▸ 文書の抜粋:
######

2023-04-08 06:22:20 | 映画の感想(英数)
 (原題:THE SON )秀作「ファーザー」(2020年)で93回アカデミー脚色賞を受賞した劇作家のフロリアン・ゼレール監督の第二作ということで一応期待したのだが、何とも要領を得ない出来に終わっていて閉口した。これはひとえに、設定の普遍性の欠如に尽きる。誰にでも訪れる“老い”と、本人を取り巻く家族等が直面する問題を扱った「ファーザー」に対し、本作の建付けは何とも無理筋だ。この時点で鑑賞意欲が減退する。

 ニューヨーク在住の敏腕弁護士ピーターは、今や大物政治家の選挙対策委員を打診されるほどの出世を遂げていた。ある日前妻ケイトから、彼女と一緒に暮らしている17歳の息子ニコラスの様子がおかしいと相談される。母子二人だけの生活に閉塞感を覚えているためか、ニコラスは学校にもあまり行かずに引きこもっているらしい。父親の元で生活したいという要望に応えてピーターは彼を引き取るのだが、長らく疎遠だった父と子は簡単に関係を修復できるものではなかった。



 まず、ピーターの造形にはとても共感できない。とことん自分勝手な仕事人間で、他人の迷惑など知ったことではない。彼は妻帯者でありながら、何の後ろめたさも無くベスという愛人と付き合い、それを当然のことのように妻に告げて離婚する。もちろん、息子ニコラスはケイトに押し付けたままだ。前妻から泣きつかれて息子を引き取るが、父親らしいことは何もしない。いや、本人は良い父親であろうと努力しているつもりなのだが、それは他の人間にはまったく伝わらない。これではニコラスがメンタル面で問題を抱えるのも当然のことだろう。

 さらに映画後半にはピーターの父親アンソニーも登場するが、首都ワシントンに邸宅を構えるアンソニーは、自身の利益と名声のことしか考えない超エゴイストだ。ピーターはその資質を受け継いでいることが明らかになるが、そういう非人間性を身に付けないとこの一族の中では生きられない。ベスとの間に生まれた赤ん坊も将来は傲慢な人間になるか、あるいはニコラスのように神経が参ってしまうかのどちらかだろう。

 斯様な異様な家族関係の中で、いくら登場人物たちが悩もうとも、観る側にとってはそれは単なるレアケースと片付けてしまえる。つまりは“関係のない話”なのだ。取って付けたようなラストも脱力感が残るのみ。ゼレールの演出は前作ほどの切れ味は無く、凝った映像ギミックも見当たらない。アメリカが舞台であるにもかかわらず、どこかヨーロッパの都市を思わせる清澄な絵作りこそ印象的だが、それ以外は特筆できるものはない。

 主演のヒュー・ジャックマンは熱心に仕事をしていたとは思うが、こういうヒーロー然とした男よりも普通の容貌の俳優の方が合っていた。ローラ・ダーンにヴァネッサ・カービー、アンソニー・ホプキンスといった手堅いはずのキャストの演技も空振りの様相を示す。ただ、ニコラス役のゼン・マクグラスは芸達者で見どころがある。今後の活躍に期待したい。

######

▸ 記録データ:
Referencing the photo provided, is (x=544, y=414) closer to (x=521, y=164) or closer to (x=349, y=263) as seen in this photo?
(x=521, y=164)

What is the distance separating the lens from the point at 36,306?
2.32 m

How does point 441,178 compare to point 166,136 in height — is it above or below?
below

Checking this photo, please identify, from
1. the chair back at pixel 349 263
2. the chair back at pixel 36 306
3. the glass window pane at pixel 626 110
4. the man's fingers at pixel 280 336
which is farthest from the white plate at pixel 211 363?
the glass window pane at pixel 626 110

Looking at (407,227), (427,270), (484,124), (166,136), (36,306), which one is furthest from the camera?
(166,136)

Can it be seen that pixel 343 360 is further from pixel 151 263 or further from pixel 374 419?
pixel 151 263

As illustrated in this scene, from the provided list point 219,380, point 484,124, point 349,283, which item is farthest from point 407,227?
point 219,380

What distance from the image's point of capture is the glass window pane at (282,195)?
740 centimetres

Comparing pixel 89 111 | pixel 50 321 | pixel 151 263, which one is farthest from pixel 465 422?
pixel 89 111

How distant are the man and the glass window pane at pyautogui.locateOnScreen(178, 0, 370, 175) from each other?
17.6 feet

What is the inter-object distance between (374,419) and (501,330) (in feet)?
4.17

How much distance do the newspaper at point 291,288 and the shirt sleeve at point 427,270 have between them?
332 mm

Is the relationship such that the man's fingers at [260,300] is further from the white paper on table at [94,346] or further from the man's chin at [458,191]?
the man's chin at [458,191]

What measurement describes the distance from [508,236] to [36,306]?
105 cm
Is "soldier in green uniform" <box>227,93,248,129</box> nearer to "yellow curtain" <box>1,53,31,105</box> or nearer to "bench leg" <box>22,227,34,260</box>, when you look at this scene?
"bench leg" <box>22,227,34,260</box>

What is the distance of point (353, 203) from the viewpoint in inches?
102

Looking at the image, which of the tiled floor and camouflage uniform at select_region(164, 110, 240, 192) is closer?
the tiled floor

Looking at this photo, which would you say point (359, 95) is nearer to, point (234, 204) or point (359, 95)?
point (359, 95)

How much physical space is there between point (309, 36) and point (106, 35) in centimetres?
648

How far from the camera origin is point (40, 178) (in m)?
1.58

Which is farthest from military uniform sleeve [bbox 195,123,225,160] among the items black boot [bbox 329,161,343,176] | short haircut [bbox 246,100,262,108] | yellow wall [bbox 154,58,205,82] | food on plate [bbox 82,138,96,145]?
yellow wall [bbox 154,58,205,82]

######

映画評のうち、「2023-04-08 06:22:20 | 映画の感想(英数)」を含む語句で始まり「修復できるものではなかった。」で終わる部分を、一字も変えずに書き写してください。

2023-04-08 06:22:20 | 映画の感想(英数)
 (原題:THE SON )秀作「ファーザー」(2020年)で93回アカデミー脚色賞を受賞した劇作家のフロリアン・ゼレール監督の第二作ということで一応期待したのだが、何とも要領を得ない出来に終わっていて閉口した。これはひとえに、設定の普遍性の欠如に尽きる。誰にでも訪れる“老い”と、本人を取り巻く家族等が直面する問題を扱った「ファーザー」に対し、本作の建付けは何とも無理筋だ。この時点で鑑賞意欲が減退する。

 ニューヨーク在住の敏腕弁護士ピーターは、今や大物政治家の選挙対策委員を打診されるほどの出世を遂げていた。ある日前妻ケイトから、彼女と一緒に暮らしている17歳の息子ニコラスの様子がおかしいと相談される。母子二人だけの生活に閉塞感を覚えているためか、ニコラスは学校にもあまり行かずに引きこもっているらしい。父親の元で生活したいという要望に応えてピーターは彼を引き取るのだが、長らく疎遠だった父と子は簡単に関係を修復できるものではなかった。